Just last week I finished Alexander McCall Smith’s newest novel, a compact little story with the intriguing title La’s Orchestra Saves the World. Unlike his other works I’ve enjoyed (reviewed here and here), this story is set not in Africa, but in World War II-era England. This is a setting I usually find irresistable, and it has stood me in good stead once again.

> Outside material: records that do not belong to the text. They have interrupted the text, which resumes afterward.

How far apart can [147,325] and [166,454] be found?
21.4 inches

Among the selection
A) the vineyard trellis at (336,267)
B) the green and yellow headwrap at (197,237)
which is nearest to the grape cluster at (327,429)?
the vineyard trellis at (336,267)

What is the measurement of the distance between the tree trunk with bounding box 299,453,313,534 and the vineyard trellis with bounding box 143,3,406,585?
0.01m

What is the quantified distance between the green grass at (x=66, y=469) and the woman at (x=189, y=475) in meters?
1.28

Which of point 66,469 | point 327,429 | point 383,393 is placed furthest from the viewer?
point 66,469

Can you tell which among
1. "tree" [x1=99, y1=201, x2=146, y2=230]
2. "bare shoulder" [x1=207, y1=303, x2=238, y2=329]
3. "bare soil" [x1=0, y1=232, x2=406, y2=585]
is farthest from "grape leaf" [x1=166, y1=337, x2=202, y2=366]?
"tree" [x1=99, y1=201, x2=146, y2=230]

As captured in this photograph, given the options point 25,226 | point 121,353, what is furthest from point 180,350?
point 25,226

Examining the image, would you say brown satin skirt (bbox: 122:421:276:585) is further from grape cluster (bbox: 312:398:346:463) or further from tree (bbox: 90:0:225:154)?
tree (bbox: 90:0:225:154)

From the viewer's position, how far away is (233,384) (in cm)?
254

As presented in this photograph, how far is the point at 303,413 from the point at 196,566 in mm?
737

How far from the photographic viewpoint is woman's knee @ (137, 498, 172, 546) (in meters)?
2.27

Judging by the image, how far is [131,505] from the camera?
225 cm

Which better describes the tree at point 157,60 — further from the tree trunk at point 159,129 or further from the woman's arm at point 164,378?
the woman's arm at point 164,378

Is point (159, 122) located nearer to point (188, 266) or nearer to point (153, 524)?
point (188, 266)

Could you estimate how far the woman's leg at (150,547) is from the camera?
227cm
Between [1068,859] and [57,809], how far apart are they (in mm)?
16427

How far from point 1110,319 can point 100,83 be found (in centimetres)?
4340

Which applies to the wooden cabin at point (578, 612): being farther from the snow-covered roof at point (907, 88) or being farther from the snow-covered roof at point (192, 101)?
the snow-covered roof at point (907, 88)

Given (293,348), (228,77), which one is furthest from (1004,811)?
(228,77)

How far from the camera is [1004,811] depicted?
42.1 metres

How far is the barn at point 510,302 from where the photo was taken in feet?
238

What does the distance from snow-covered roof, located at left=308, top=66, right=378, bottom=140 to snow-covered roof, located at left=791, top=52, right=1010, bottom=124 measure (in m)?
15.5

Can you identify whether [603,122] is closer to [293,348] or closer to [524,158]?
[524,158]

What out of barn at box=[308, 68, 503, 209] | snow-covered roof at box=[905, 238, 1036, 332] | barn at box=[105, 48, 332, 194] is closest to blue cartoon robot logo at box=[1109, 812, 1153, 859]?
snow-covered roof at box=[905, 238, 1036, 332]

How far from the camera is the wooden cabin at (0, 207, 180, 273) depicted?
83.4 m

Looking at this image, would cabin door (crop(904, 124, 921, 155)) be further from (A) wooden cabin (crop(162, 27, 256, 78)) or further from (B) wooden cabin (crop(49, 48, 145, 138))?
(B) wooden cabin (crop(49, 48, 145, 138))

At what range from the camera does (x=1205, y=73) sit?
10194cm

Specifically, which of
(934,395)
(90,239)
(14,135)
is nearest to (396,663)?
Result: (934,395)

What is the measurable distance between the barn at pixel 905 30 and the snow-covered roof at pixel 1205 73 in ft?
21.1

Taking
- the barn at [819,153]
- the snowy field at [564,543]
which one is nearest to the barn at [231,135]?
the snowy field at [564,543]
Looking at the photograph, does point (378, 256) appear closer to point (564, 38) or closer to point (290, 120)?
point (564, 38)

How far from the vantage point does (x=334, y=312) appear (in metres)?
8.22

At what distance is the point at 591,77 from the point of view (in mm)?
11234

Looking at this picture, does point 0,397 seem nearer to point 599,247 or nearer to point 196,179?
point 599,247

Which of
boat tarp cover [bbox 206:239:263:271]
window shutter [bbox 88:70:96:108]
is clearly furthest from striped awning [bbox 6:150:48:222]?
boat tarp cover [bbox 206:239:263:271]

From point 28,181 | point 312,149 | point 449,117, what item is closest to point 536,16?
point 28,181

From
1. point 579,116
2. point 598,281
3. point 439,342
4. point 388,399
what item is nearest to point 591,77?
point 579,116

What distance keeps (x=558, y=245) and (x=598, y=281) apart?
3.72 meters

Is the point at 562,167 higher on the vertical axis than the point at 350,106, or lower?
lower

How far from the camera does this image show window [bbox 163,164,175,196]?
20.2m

La’s Orchestra Saves the World is a story in which many things almost happen: La (short for Lavender) almost has a happy marriage; La almost has a love affair; La almost catches a German spy; La almost catches a thief. In between the almosts, however, are a lot of feelings: about love; about the war; about life in general, and how it should be conducted. The whole idea of the orchestra is almost a sub-point of the story, at least in my opinion. Yes, La does organize and conduct a war-time orchestra composed of a raggle-taggle group of musicians, but the real story is about La and a Polish man, Felicks, who was a part of the French airforce and shot down in England during the war. Felicks is proper and reserved, a real Continental gentleman. La, lonely and widowed after her marriage turned sour, feels a connection with him and even longs to begin a relationship. Meanwhile, she conducts her orchestra and does farm labor work as a part of the war effort.
It doesn’t sound like this book is about much, and really, it isn’t. However, it is full of rich description and interesting observations about war and love and forgiveness:
Her words were unheard. But she had bestowed her forgiveness upon him, and as she turned and left the room, she thought: you can be forgiven without knowing it, and for the forgiver it does not matter that the recipient is unaware of what has happened; just as one may be loved by another without ever knowing it. (104)
The story has a morally ambiguous ending (and even this is a generous appraisal), but I found it altogether a nice story. I think I prefer Mma Precious Ramotswe as a protagonist/heroine, but still, this wasn’t a bad way to spend a few hours.